- _PROMPT_: Give the count of lines in the records below that contain "Wireless", with no other words.

- _PROVIDED ENTRIES_:
----
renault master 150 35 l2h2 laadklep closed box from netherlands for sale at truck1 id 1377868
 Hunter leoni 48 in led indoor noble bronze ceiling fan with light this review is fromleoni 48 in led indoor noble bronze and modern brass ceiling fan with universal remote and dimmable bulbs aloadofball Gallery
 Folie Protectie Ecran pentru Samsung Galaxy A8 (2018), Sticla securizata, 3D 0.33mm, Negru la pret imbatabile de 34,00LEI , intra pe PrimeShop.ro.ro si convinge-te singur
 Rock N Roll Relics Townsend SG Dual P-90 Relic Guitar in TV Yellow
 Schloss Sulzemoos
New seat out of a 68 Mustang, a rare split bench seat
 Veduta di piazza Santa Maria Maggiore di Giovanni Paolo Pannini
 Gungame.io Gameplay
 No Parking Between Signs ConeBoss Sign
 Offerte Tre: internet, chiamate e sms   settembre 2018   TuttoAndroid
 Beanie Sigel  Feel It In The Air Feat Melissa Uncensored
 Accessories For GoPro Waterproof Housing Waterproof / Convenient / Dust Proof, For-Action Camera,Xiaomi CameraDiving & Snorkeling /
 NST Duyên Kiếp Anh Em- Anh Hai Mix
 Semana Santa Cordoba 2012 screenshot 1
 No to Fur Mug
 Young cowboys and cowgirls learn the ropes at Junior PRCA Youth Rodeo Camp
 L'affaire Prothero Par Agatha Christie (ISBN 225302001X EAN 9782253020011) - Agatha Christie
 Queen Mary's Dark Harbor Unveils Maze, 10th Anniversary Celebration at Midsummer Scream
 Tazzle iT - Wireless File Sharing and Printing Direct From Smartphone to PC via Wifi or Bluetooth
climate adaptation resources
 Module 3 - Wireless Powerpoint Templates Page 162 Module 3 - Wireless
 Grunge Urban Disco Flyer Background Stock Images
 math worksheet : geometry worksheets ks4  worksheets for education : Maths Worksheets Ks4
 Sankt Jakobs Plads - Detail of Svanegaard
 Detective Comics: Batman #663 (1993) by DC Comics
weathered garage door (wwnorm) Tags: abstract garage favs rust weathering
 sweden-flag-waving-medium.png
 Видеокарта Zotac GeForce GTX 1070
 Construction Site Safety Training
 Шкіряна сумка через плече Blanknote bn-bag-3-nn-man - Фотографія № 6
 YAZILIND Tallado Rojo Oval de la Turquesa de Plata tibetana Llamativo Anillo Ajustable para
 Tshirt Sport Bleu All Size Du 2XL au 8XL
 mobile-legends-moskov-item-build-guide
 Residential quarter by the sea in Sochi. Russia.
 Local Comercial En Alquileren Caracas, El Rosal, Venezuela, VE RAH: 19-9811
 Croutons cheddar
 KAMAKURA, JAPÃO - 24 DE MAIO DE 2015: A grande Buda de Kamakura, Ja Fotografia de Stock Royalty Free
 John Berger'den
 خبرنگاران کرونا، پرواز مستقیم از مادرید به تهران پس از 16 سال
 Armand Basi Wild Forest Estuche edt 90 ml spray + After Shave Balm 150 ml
----
- _TASK RESPONSE_: 2